53) The PHP Data Objects (PDO) extension defines a lightweight, consistent interface for accessing databases in PHP. To make it in database-agnostic way, PDO uses the concept of database drivers. Each database driver that implements the PDO interface can expose database-specific features as regular extension functions.
Since the Object Relational Mapper component of Doctrine is designed to work with objects instead of tables, it provides its own "object-oriented" query language called DQL 54. It is similar to SQL in sense that it allows to write and execute queries to database, but result of a query is an array of objects rather than an array of table rows.
54) DQL stands for Doctrine Query Language.
In contrast to a relational database system, a NoSQL database system - as its name assumes - uses a not-only-SQL method of accessing the data. This means that each NoSQL system may provide its own custom methods and API for accessing and manipulating the data. Technically, NoSQL databases can be divided in the following groups:
Document Store. A document database operates the concept of documents and their fields. This is useful, for example, if you have an hierarchical document tree in a content management (CMS) system. Documents are addressed in the database via a unique key that represents that document. One of the other defining characteristics of a document-oriented database is that, beyond the simple key-document lookup that you can use to retrieve a document, the database will offer an API or query language that will allow retrieval of documents based on their contents.
Column Store.
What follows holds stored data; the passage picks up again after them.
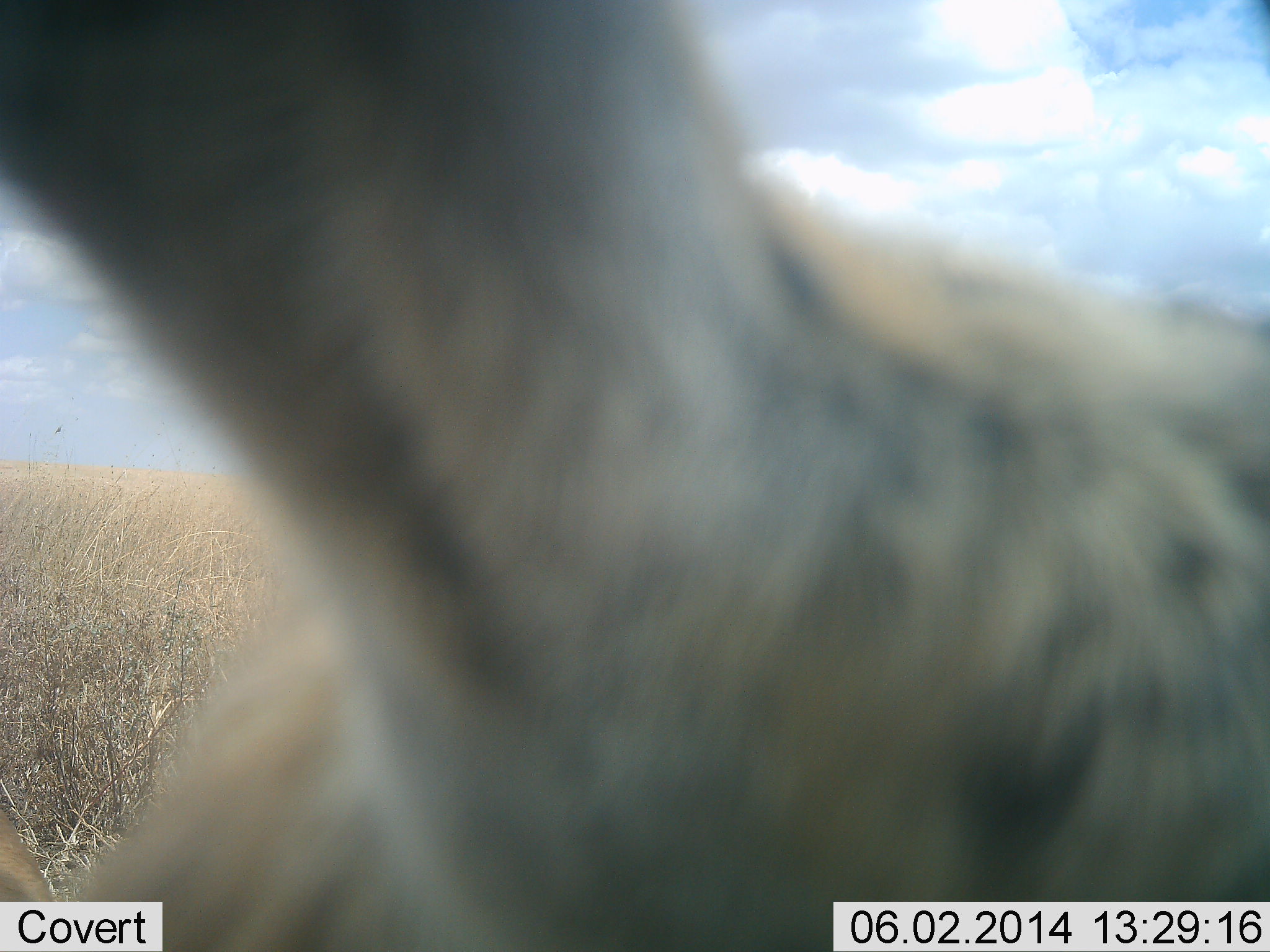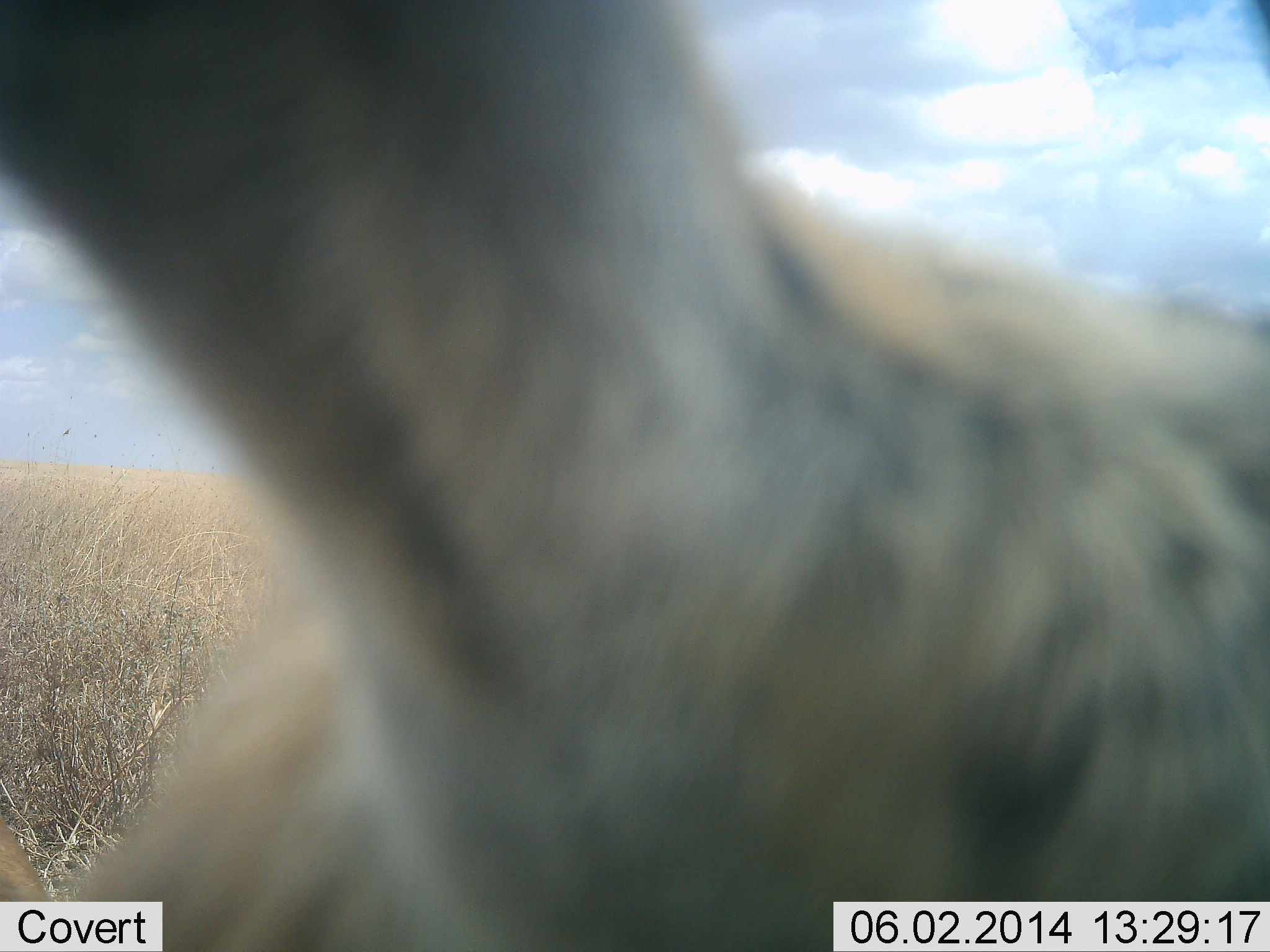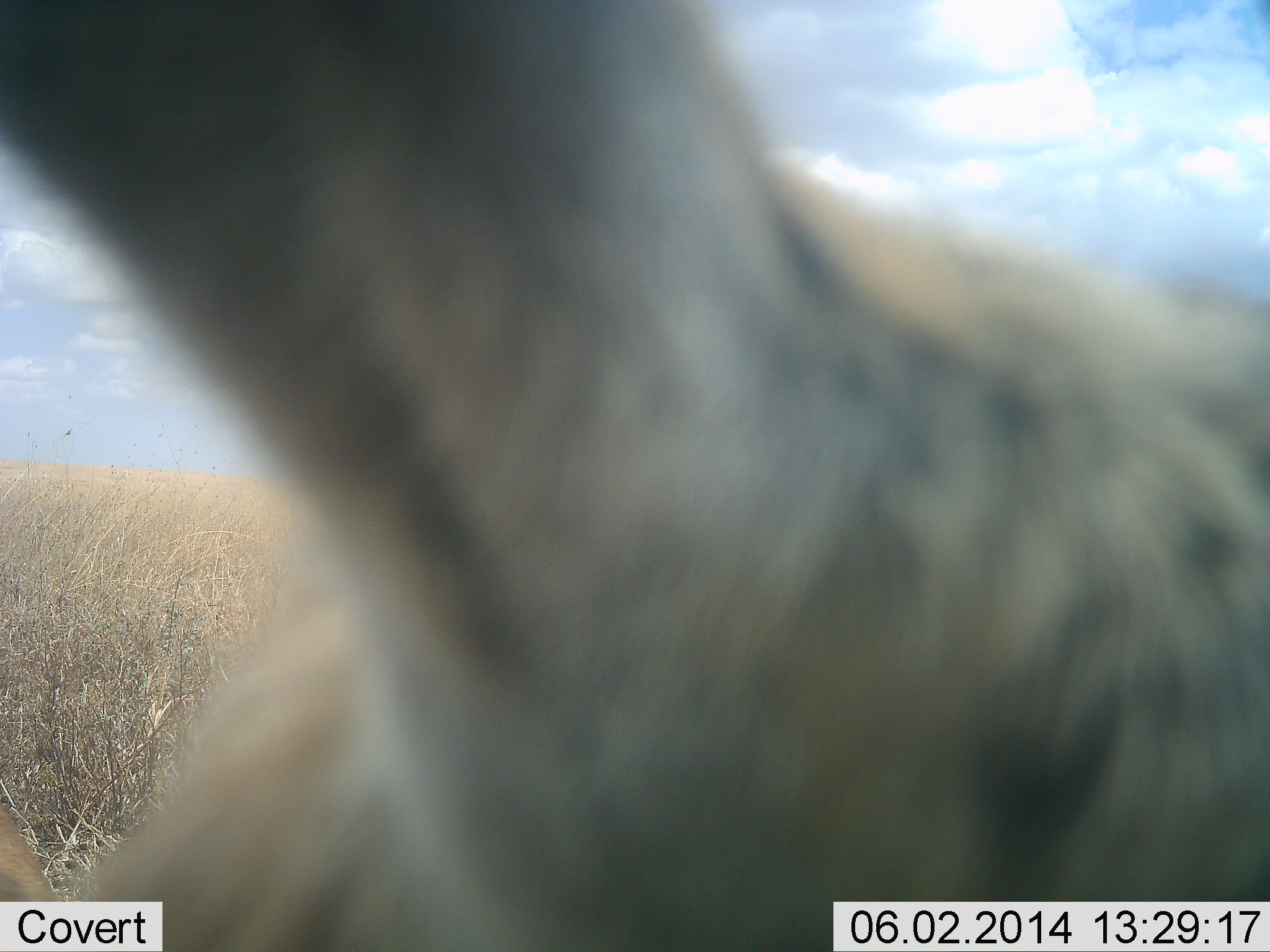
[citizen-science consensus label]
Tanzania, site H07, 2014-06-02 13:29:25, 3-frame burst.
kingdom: Animalia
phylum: Chordata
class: Mammalia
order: Carnivora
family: Hyaenidae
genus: Crocuta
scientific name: Crocuta crocuta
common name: spotted hyena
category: hyenaspotted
Hyenaspotted (spotted hyena) (Crocuta crocuta), count 1. Behavior (volunteer vote fractions): standing 100%, resting 0%, moving 0%, interacting 0%. Young present (vote fraction): 0%. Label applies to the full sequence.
Frequently used in web indexing. A column-oriented DBMS is a database management system that stores data tables as sections of columns of data rather than as rows of data. In comparison, most relational DBMSs store data in rows. This column-oriented DBMS has advantages for data warehouses, customer relationship management (CRM) systems, and library card catalogues, and other ad hoc inquiry systems where aggregates are computed over large numbers of similar data items.
Key-Value Store. This is the simplest data storage using unique keys for accessing certain data. Such database systems provide a simple key-value lookup mechanism.
and others.
Doctrine provides support only to the Document Store subset of the NoSQL database systems. Column store and key-value store database systems typically have very specific field of applications, and not covered by Doctrine.
Doctrine supports a number of NoSQL document store databases: MongoDB, CouchDB, OrientDB and PHPCR.
For example, in a blog website, you would have a document named post
and a document named comment
.
The post
document would have fields named id
, title
, content
, author
, date_created
;
and the comment
document would have fields named id
, author
, content
and date_created
. This
is very similar to the tables you would have in a relational database.
In this book, we do not address the Doctrine-provided API to the NoSQL document databases. If you want to learn about these capabilities, please refer to the corresponding sections of Doctrine project documentation.